A Lei 11.417/2006 disciplina alguns aspectos relativos à edição, à revisão e ao cancelamento de súmula vinculante pelo Supremo Tribunal Federal.

Embora haja referência, no final do caput do art. 103-A da CF , a algo que deveria ser definido “na forma estabelecida em lei”, a lei que poderia dispor sobre a súmula vinculante pouco ou nada poderia ter acrescentado ao dispositivo constitucional em questão, a fim de atribuir-lhe eficácia. É que a referida norma constitucional já continha todos os elementos necessários à sua efetivação, pois:

1. O que poderá ser objeto de súmula vinculante já foi regulado de modo minudente pelo dispositivo constitucional (cf. art. 103-A, caput e § 1.º, da CF), nada podendo lhe ser acrescentado ou retirado;

2. O art. 103-A, § 2.º, da CF define, com precisão, quem tem legitimidade para provocar a deliberação sobre a criação de súmula vinculante, “sem prejuízo do que vier a ser estabelecido em lei”. Ou seja, além das pessoas referidas, outras poderão sugerir a aprovação, revisão ou cancelamento da súmula, desde que surja lei nesse sentido. A legitimidade das pessoas referidas, no entanto, decorre da disposição constitucional, e não de futura lei.

Além disso, de acordo com o caput do art. 103-A da CF , o incidente pode ocorrer de ofício , isto é, independentemente de provocação das pessoas referidas no § 2.º.

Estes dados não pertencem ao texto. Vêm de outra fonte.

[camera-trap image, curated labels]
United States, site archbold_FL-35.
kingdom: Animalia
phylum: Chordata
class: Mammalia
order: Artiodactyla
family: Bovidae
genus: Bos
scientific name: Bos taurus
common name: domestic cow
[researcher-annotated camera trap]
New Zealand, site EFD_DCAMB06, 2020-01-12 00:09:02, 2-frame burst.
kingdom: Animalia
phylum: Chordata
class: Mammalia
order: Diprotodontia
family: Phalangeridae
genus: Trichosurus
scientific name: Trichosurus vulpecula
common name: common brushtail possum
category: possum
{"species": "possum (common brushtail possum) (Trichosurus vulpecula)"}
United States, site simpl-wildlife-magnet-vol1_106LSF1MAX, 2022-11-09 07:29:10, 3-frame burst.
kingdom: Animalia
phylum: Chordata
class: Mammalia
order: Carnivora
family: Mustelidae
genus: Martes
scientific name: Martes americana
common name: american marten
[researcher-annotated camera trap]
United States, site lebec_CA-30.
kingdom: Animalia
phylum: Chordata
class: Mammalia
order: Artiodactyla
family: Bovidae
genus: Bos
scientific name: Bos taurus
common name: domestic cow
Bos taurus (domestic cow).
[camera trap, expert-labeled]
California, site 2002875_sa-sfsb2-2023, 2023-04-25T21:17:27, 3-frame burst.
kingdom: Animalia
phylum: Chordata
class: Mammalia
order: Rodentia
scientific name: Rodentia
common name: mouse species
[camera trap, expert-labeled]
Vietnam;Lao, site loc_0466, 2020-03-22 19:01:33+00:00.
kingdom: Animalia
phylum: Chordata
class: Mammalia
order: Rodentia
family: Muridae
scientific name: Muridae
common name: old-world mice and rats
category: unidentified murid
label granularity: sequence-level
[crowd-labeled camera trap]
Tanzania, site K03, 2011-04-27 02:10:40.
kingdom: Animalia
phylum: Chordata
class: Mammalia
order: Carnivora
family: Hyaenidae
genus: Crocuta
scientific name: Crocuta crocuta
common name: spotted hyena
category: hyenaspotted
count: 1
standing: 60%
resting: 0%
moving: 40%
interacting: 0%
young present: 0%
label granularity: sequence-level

3. A norma constitucional regula, com precisão, quem tem competência para decidir a respeito da criação, da revisão ou do cancelamento da súmula: o Supremo Tribunal Federal poderá fazê-lo “mediante decisão de dois terços dos seus membros” (art. 103-A, caput).

4. Enfim, o § 3.º do art. 103-A resolve até mesmo o modo pelo qual se pode impugnar a decisão que não acata a súmula vinculante. Trata-se da reclamação , dirigida ao Supremo Tribunal Federal, que, se julgá-la procedente, “anulará o ato administrativo ou cassará a decisão judicial reclamada, e determinará que outra seja proferida com ou sem a aplicação da súmula, conforme o caso”.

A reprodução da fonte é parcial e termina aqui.